In the answer, give only the lines from the one containing "California, site h500ee07133550." to the end of the listing below, each reproduced word for word.

::::::::

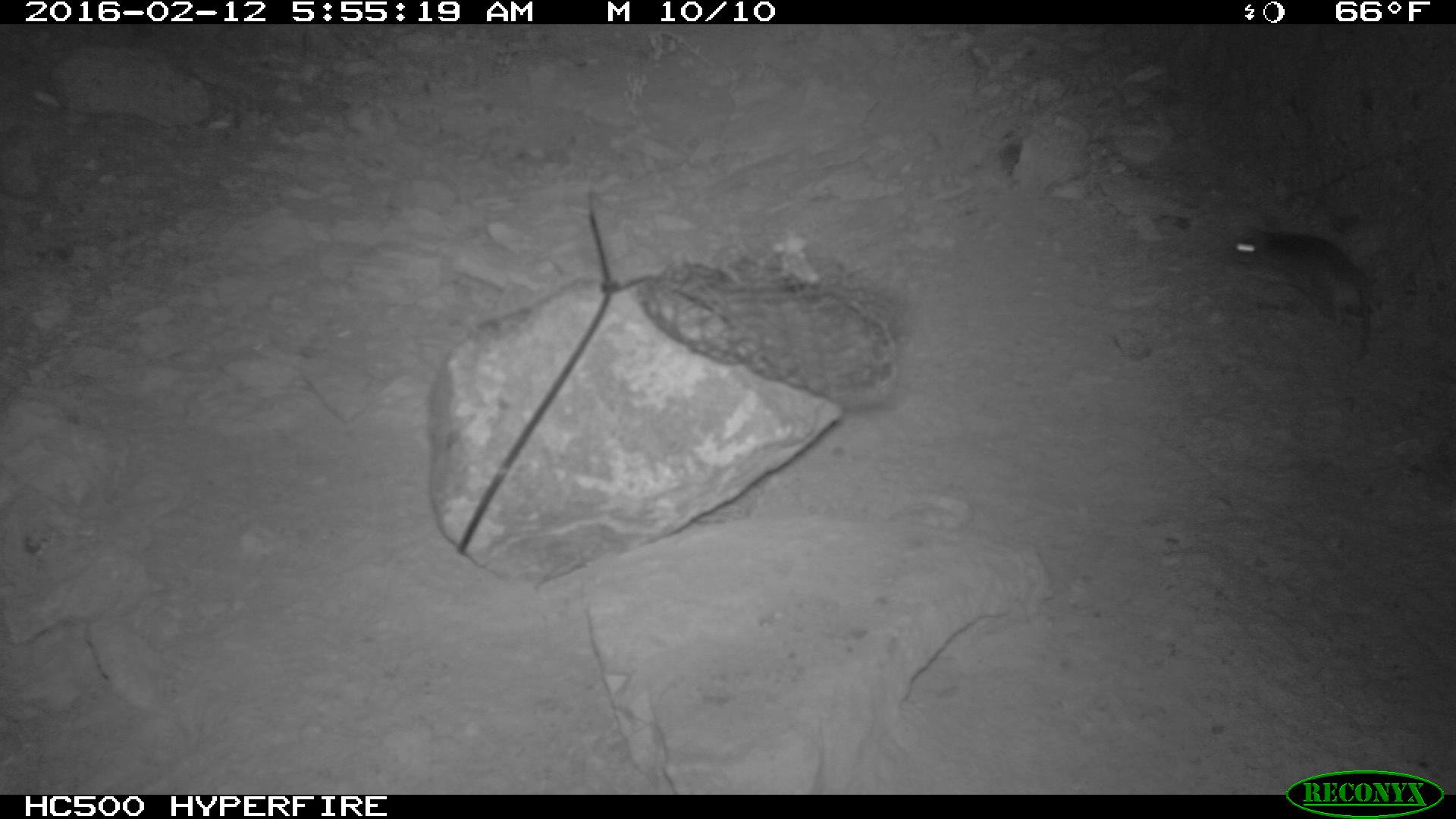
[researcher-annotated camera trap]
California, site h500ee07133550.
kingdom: Animalia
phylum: Chordata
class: Mammalia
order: Rodentia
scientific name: Rodentia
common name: rodent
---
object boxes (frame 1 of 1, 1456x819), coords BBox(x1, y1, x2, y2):
rodent: BBox(1225, 226, 1376, 369)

::::::::

## SOLUTION TO THE EXERCISE
California, site h500ee07133550.
kingdom: Animalia
phylum: Chordata
class: Mammalia
order: Rodentia
scientific name: Rodentia
common name: rodent
---
object boxes (frame 1 of 1, 1456x819), coords BBox(x1, y1, x2, y2):
rodent: BBox(1225, 226, 1376, 369)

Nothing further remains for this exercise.